What if its not a matter of everyone becoming an analyst but instead, the mission is to restore the ability of analysis to people who used to do it?
What are shift managers doing when they set schedules? Analysis
What are teachers doing when they create lesson plans? Analysis
What does any of do when we make plans to purposefully fill needs? Analysis
I think where we've gotten confused is conflating technical analysis with business analysis. Its not that your typical customer manager doesn't do analysis. Its that the complexity of our businesses and the volume of our measurement have grown so great that we need deep technical skills to just to make simple decisions. Also, as a society, we've gotten really uncomfortable with uncertainty, and that's expensive.
Consider the simple task of navigating somewhere. I once drove 500 miles to my grandmother's place with a half page of scribbling for directions. 7 turns. These days, I don't back out of my driveway without being plugged into a massive cloud compute infrastructure and a to the minute estimate of arrival time. Have I allowed absurd expectations to rob me of analytics self-sufficiency?
On one hand, I agree - we all do analysis is lots of ways we don't formally recognize it. Choosing a restaurant, buying a flight, planning a route through a city...it's all a type of analysis. There's this passage at the beginning of "Everybody Lies" where the author's grandmother tells him who he should date based on his past girlfriends...as he says, also analysis).

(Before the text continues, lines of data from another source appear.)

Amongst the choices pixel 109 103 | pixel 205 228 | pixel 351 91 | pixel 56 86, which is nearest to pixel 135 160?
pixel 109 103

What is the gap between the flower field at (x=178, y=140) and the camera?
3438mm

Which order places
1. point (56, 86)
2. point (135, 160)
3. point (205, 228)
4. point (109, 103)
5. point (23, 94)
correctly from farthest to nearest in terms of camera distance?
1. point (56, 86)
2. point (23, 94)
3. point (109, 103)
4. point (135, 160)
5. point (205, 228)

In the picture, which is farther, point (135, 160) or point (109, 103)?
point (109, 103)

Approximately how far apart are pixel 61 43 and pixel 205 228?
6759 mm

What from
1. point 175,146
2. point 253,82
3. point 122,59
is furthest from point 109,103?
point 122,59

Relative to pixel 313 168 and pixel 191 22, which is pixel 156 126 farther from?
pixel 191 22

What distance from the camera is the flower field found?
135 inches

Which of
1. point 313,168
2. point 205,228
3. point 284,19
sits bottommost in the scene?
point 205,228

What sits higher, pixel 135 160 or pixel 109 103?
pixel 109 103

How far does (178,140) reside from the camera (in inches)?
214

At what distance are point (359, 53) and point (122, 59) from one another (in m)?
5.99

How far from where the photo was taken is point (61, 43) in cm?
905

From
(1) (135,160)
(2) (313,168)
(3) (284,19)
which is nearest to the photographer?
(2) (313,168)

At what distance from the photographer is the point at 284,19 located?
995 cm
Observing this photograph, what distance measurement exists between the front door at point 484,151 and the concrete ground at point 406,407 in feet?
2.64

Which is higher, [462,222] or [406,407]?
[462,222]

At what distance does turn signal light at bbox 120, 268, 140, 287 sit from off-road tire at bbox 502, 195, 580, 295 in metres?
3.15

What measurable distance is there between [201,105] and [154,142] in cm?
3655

But, on the other hand, the trend I'm describing is different. It's that people are actually becoming a form of technical analyst too. That's pretty unexpected to me. And while I don't think it's necessarily ideal, people's willingness to do it is a pretty strong signal of how much demand for it there must be.
Yeah, I think we're on the same page. Its really a matter of degrees, right? It goes to the fit between technology and problem. Taking food for example, I might want some waffles. If frozen waffles fits the bill, I can grab one and pop it in the toaster oven. Tech level "easy". But if I want me some fancy yeast raised Sunday Brunch waffles (got a great recipe), the required tech mastery level is much much higher.
Guess what I am saying is this is cyclical. The movement for people becoming more technical is because the existing solutions don't full meet the need. People are filling the gap to get their work done.
#1 - where I'm from, you absolutely could drive your swamp buggy down 85 to get to the mudhole. You might not like your life very much, while you do it, but no one would stop you!
#2 There are no other people I'd rather hang out with to talk data than Gordon and Benn! :)
What if its not a matter of everyone becoming an analyst but instead, the mission is to restore the ability of analysis to people who used to do it?
What are shift managers doing when they set schedules? Analysis
What are teachers doing when they create lesson plans? Analysis
What does any of do when we make plans to purposefully fill needs? Analysis
I think where we've gotten confused is conflating technical analysis with business analysis. Its not that your typical customer manager doesn't do analysis. Its that the complexity of our businesses and the volume of our measurement have grown so great that we need deep technical skills to just to make simple decisions. Also, as a society, we've gotten really uncomfortable with uncertainty, and that's expensive.
Consider the simple task of navigating somewhere. I once drove 500 miles to my grandmother's place with a half page of scribbling for directions. 7 turns. These days, I don't back out of my driveway without being plugged into a massive cloud compute infrastructure and a to the minute estimate of arrival time. Have I allowed absurd expectations to rob me of analytics self-sufficiency?
On one hand, I agree - we all do analysis is lots of ways we don't formally recognize it. Choosing a restaurant, buying a flight, planning a route through a city...it's all a type of analysis. There's this passage at the beginning of "Everybody Lies" where the author's grandmother tells him who he should date based on his past girlfriends...as he says, also analysis).
But, on the other hand, the trend I'm describing is different. It's that people are actually becoming a form of technical analyst too. That's pretty unexpected to me. And while I don't think it's necessarily ideal, people's willingness to do it is a pretty strong signal of how much demand for it there must be.
Yeah, I think we're on the same page. Its really a matter of degrees, right? It goes to the fit between technology and problem. Taking food for example, I might want some waffles. If frozen waffles fits the bill, I can grab one and pop it in the toaster oven. Tech level "easy". But if I want me some fancy yeast raised Sunday Brunch waffles (got a great recipe), the required tech mastery level is much much higher.
Guess what I am saying is this is cyclical. The movement for people becoming more technical is because the existing solutions don't full meet the need. People are filling the gap to get their work done.
#1 - where I'm from, you absolutely could drive your swamp buggy down 85 to get to the mudhole. You might not like your life very much, while you do it, but no one would stop you!
#2 There are no other people I'd rather hang out with to talk data than Gordon and Benn! :)
Very fair. I'm seem tractors going down 85 before, so swamp buggies might even be an upgrade.